WHAT TO DO —
Continue the birthday blog entry below, picking up after its last sentence.

SELECTED EXCERPT —
Saturday, September 30, 2006

55 and glad to be alive

7:15 a.m.

I awoke this morning, 55, and glad to be alive. In keeping with a tradition started the day I turned 53, I am going to blog my birthday.

I woke at 4:00 a.m. and had my quiet time. I'm working my way through Judges 9, an account of Abimilech's short bloody career. Abimilech, son of Gideon and a concubine, persuades his mother's kinfolk to anoint him king and give him 70 pieces of silver. He uses the silver to hire hoodlums and together they kill his 70 brothers, except for the youngest, Jotham, who hides.

After the massacre Jotham stands up on a hill and tells a remarkable parable to the the folks who made Abimilech king. After questioning whether they were acting in good faith he ran away and hid from his brother again. Abimilech was not leading in good faith. He was gathering raw power for himself. I love stories of the youngest who often have to alternate between hiding and speaking the obvious. The king has no clothes.

As for me, my goal is to live in good faith today. Now that means making waffles for a few of the Reba interns. Later this morning and afternoon I'll be teaching them the 7 Paths and applying them to life in an intentional Christian community.

SUPPLIED MATERIAL —
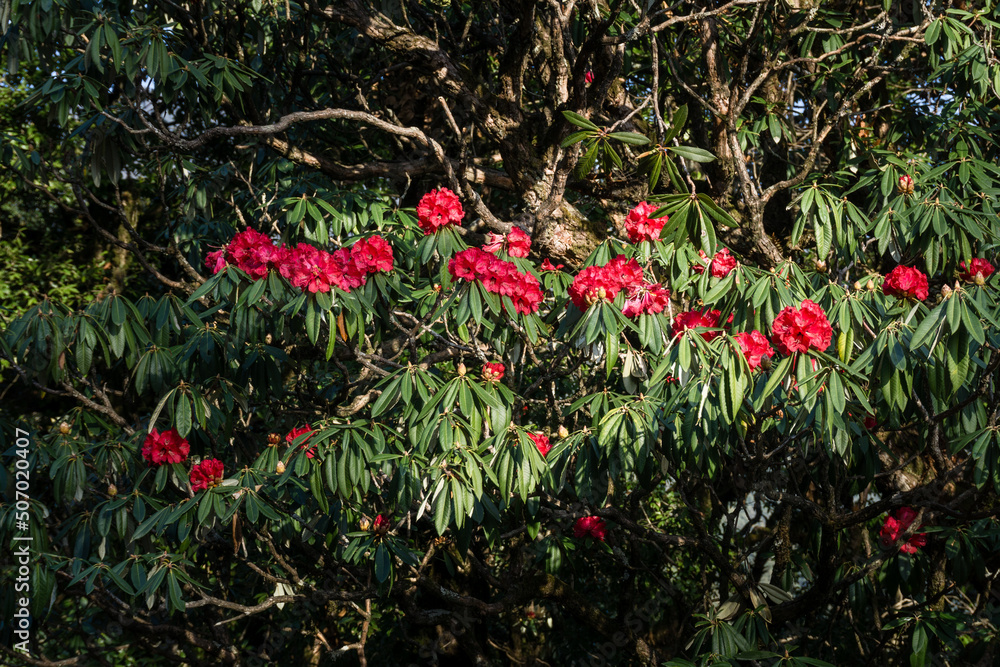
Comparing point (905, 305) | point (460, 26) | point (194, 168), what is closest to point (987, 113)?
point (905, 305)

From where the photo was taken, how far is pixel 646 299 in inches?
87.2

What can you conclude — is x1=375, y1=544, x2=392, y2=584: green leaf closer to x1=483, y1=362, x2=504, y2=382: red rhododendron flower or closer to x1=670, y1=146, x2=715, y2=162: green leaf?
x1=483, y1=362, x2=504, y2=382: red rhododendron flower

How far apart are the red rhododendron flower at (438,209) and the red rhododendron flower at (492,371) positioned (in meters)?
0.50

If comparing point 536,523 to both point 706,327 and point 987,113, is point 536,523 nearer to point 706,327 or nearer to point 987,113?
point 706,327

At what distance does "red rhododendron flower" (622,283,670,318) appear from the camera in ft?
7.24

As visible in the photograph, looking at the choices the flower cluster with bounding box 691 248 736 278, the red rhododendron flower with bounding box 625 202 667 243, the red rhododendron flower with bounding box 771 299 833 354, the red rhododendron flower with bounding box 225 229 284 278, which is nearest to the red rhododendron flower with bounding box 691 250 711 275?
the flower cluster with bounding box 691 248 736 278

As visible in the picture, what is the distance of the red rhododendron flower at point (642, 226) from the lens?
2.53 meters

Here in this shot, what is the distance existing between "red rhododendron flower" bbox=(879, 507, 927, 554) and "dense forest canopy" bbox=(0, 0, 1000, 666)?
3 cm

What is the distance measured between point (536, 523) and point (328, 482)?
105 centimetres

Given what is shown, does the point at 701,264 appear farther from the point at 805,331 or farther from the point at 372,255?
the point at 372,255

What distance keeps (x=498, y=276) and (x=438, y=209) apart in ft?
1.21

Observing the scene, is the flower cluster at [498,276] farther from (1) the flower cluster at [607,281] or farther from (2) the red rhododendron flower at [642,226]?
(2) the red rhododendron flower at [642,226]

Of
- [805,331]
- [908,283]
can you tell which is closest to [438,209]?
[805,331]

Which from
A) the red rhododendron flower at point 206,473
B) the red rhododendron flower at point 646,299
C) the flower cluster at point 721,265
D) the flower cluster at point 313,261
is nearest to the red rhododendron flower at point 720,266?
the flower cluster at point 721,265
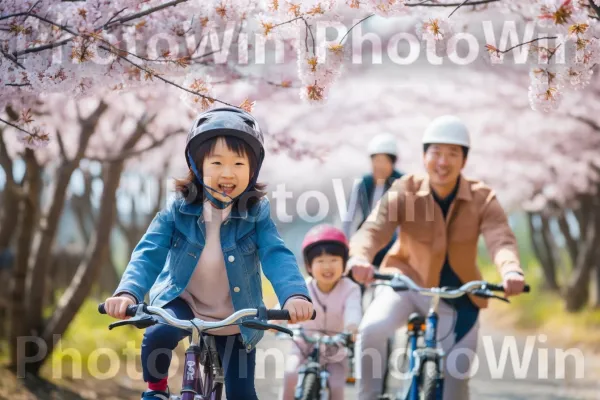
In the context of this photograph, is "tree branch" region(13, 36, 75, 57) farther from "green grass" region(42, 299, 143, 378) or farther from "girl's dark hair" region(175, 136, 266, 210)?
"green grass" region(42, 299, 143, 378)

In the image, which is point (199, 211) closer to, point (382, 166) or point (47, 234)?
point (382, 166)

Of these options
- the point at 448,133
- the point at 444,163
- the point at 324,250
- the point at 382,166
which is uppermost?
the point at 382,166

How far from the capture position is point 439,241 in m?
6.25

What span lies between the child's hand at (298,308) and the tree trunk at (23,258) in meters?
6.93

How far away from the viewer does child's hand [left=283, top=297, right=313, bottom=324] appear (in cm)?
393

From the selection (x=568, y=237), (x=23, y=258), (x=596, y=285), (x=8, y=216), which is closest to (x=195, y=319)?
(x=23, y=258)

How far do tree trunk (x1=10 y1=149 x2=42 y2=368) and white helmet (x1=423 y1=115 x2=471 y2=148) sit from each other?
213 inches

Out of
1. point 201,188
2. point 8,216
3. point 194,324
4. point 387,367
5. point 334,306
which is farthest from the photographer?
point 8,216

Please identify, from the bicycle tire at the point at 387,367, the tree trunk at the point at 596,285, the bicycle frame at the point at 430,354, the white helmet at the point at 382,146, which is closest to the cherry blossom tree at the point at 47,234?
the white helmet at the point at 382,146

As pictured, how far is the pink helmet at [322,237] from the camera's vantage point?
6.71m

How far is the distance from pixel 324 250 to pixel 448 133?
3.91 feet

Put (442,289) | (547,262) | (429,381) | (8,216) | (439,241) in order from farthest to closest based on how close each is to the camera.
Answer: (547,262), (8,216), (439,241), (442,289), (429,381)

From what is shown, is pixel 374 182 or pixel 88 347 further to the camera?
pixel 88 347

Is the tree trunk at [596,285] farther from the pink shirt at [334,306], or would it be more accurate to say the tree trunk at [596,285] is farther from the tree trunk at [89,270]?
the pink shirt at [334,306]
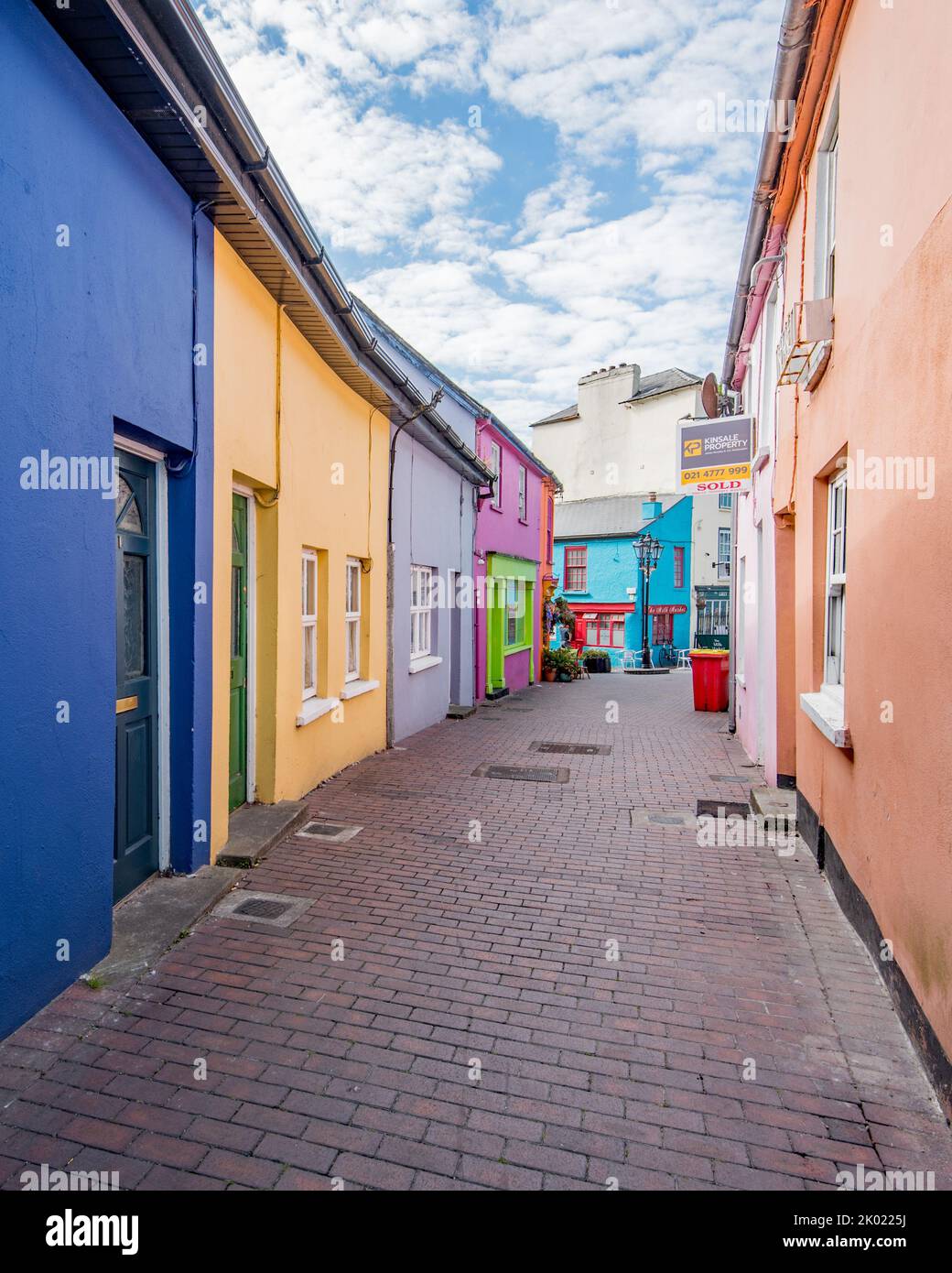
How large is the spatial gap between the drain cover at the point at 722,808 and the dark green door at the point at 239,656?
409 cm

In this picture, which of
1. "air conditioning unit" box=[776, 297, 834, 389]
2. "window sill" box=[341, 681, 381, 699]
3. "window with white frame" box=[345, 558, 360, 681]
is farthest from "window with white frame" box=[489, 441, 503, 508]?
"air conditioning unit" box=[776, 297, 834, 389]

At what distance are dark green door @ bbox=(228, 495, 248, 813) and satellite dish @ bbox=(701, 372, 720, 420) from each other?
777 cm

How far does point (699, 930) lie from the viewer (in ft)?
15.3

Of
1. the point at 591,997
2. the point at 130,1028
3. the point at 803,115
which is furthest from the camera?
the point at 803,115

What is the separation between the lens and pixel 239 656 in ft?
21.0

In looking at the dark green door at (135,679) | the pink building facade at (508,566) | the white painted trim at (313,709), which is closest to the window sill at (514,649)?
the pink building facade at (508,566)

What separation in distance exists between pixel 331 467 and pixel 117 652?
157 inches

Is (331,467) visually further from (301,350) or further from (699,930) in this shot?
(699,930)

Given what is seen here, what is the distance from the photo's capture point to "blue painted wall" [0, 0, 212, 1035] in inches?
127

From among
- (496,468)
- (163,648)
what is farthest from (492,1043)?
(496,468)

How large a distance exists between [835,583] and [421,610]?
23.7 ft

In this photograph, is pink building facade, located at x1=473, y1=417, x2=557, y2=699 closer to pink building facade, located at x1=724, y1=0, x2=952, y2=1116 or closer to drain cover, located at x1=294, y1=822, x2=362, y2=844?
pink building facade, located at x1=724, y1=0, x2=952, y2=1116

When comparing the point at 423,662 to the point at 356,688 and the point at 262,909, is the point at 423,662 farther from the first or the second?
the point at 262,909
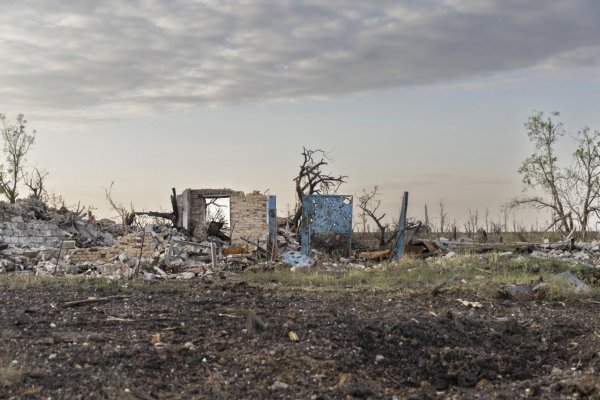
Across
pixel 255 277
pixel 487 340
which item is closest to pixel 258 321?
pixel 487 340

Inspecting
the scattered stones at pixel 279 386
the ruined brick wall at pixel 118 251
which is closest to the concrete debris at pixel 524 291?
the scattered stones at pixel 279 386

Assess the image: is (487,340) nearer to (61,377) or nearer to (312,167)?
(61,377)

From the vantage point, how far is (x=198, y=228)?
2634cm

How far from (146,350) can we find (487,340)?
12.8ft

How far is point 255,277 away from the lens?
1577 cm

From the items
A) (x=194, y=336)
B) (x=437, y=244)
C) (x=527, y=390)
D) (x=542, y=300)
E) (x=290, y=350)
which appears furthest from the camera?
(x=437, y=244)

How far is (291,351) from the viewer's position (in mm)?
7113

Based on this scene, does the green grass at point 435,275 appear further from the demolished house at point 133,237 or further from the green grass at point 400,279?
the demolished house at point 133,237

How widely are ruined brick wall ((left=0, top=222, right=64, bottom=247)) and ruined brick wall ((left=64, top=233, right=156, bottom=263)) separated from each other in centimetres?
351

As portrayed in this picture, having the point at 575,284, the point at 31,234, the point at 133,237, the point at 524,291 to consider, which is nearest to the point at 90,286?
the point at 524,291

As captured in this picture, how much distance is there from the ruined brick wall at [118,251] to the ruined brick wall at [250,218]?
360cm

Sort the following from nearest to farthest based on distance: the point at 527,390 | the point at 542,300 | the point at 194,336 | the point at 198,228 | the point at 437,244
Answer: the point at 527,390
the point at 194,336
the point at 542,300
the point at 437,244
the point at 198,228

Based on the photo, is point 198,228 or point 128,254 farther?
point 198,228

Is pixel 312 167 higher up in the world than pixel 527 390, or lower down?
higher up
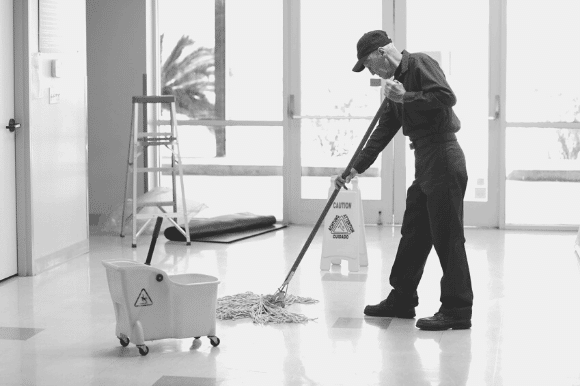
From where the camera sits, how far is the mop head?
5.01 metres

EXERCISE ANSWER —
6:19 p.m.

I finished the 7 Paths workshop at 2:45. First time through this version of the workshop and I had to do it quickly which meant I used more of a lecture style than I like. I hope it will be benificial to the interns. I think each path is right on. Now I need to teach them better.

After I put all the workshop materals away I took a nap and woke groggy. To cheer myself up, I looked at Anne Sigler's Blue Mountain card. Now I'm going to make myself a Mexican dinner and have friends over for the marvelous chocolate cake Sarah made. She's working tonight at the Community Hospital of Ottawa mental health unit. She called on her break and wished me happy birthday. I love her calls on her break.

9:29 p.m.

I invited Erin Kindy, Bill and Kate Newhouse and their two daughters, Isa and Elaina, and Lori Behrens and her two daughters, Kora and Mary, over for chocolate cake and ice cream. (Kevin Behrens missed the party because he's on the way to Michigan to go with his brother to the last regular season game of the the Detroit Tigers tomorrow.) What fun to talk, laugh, and enjoy ice cream and chocolate cake. I loved having the children at the party. The party ended with everyone giving me a hug.

My daughter Heidi and her husband Woju called from St. Louis. I also talked to Hannah and her husband Donny from Jacksonville, FL. I love giving and receiving love through phone calls.

My son Jon has forgotten my birthday. He'll feel bad when he remembers and I'll love him no matter how many times he forgets my birthday. I'll try calling him one more time before I go to sleep.

While talking to Heidi on the phone after the party I went to get the mail. Ah, the beauty of a cool, moonlit, starlit night.

Fifty-five years ago I was born for this world of stars, chocolate cake and hugs.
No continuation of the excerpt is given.